DESCRIPTION OF CAPITAL
STOCK
The following is a summary of the material terms of our capital
stock, as well as other material terms of certain provisions of
Delaware law, our third amended and restated certificate of
incorporation (as amended from time to time, our “certificate of
incorporation”), and our amended and restated bylaws (“bylaws”).
Our certificate of incorporation is incorporated by reference as an
exhibit to our most recent Annual Report on Form 10-K filed with the SEC, as amended by
certificates of amendment filed as exhibits to our current reports
on Form 8-K filed on
October 5, 2020 and November 9, 2020. Our bylaws are
incorporated by reference as an exhibit to our current report on
Form 8-K filed with the SEC
on October 5, 2020. This summary does not purport to be
complete and is qualified in its entirety by the provisions of our
certificate of incorporation and bylaws. For more information on
how you can obtain our certificate of incorporation and bylaws, see
the heading “Where You Can Find More Information.”
Our authorized capital stock consists of 150,000,000 shares of
common stock, par value $0.001 per share, and 10,000,000 shares of
preferred stock, par value $0.001 per share, 1,000,000 of which are
designated as Series A Non-Voting Convertible Preferred Stock
(the “Series A Preferred Stock”) and 9,000,000 of which shares of
preferred stock are undesignated.
Common Stock
The holders of our common stock are entitled to one vote for each
share held on all matters submitted to a vote of the stockholders.
The holders of our common stock do not have any cumulative voting
rights. Holders of our common stock are entitled to receive ratably
any dividends declared by our board of directors out of funds
legally available for that purpose, subject to any preferential
dividend rights of any outstanding preferred stock. Our common
stock has no preemptive rights, conversion rights, or other
subscription rights or redemption or sinking fund provisions.

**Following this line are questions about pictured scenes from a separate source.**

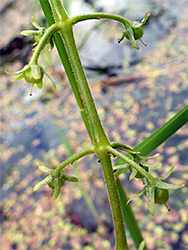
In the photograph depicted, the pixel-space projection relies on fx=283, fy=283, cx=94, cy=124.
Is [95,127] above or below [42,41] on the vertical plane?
below

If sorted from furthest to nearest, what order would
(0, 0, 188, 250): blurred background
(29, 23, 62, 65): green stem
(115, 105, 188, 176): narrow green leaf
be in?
1. (0, 0, 188, 250): blurred background
2. (115, 105, 188, 176): narrow green leaf
3. (29, 23, 62, 65): green stem

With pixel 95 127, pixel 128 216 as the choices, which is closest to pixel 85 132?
pixel 128 216

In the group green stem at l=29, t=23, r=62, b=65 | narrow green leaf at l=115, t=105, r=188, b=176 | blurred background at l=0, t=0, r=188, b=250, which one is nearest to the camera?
green stem at l=29, t=23, r=62, b=65

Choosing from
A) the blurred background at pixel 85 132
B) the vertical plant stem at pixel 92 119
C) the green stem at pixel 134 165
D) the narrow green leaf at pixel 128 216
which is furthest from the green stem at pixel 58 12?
the blurred background at pixel 85 132

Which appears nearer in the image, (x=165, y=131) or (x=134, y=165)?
(x=134, y=165)

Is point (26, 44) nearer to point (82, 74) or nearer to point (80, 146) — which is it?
point (80, 146)

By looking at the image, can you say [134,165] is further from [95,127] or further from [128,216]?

In the event of our liquidation, dissolution, or winding up,
holders of our common stock will be entitled to share ratably in
all assets remaining after payment of all debts and other
liabilities and any liquidation preference of any outstanding
preferred stock. The shares to be issued by us in this offering
will be, when issued and paid for, validly issued, fully paid and
non-assessable.
All outstanding shares of common stock are validly issued, fully
paid and nonassessable, and any issued shares of common stock will
be validly issued, fully paid and nonassessable.
Series A Preferred Stock
Holders of Series A Preferred Stock are entitled to receive
dividends on shares of Series A Preferred Stock equal to, on an
as-if-converted-to-common-stock
basis, and in the same form as dividends actually paid on shares of
the common stock. Except as otherwise required by law, the Series A
Preferred Stock does not have voting rights. However, as long as
any shares of Series A Preferred Stock are outstanding, we will
not, without the affirmative vote of the holders of a majority of
the then outstanding shares of the Series A Preferred Stock,
(a) alter or change adversely the powers, preferences or
rights given to the Series A Preferred Stock, (b) alter or
amend its certificate of designation (“Certificate of
Designations”), (c) amend its certificate of incorporation or other
charter documents in any manner that adversely affects any rights
of the holders of Series A Preferred Stock, (d) increase the
number of authorized shares of Series A Preferred Stock,
(e) prior to the stockholder approval of the conversion of the
Series A Preferred Stock into shares of common stock (which
stockholder approval has been received) or at any time while at
least 40% of the originally issued Series A Preferred Stock remains
issued and outstanding, consummate a Fundamental Transaction (as
defined in the Certificate of Designation) or (f) enter into
any agreement with respect to any of the foregoing. The Series A
Preferred Stock does not have a preference upon any liquidation,
dissolution or winding-up
of the Company, and are not be redeemable.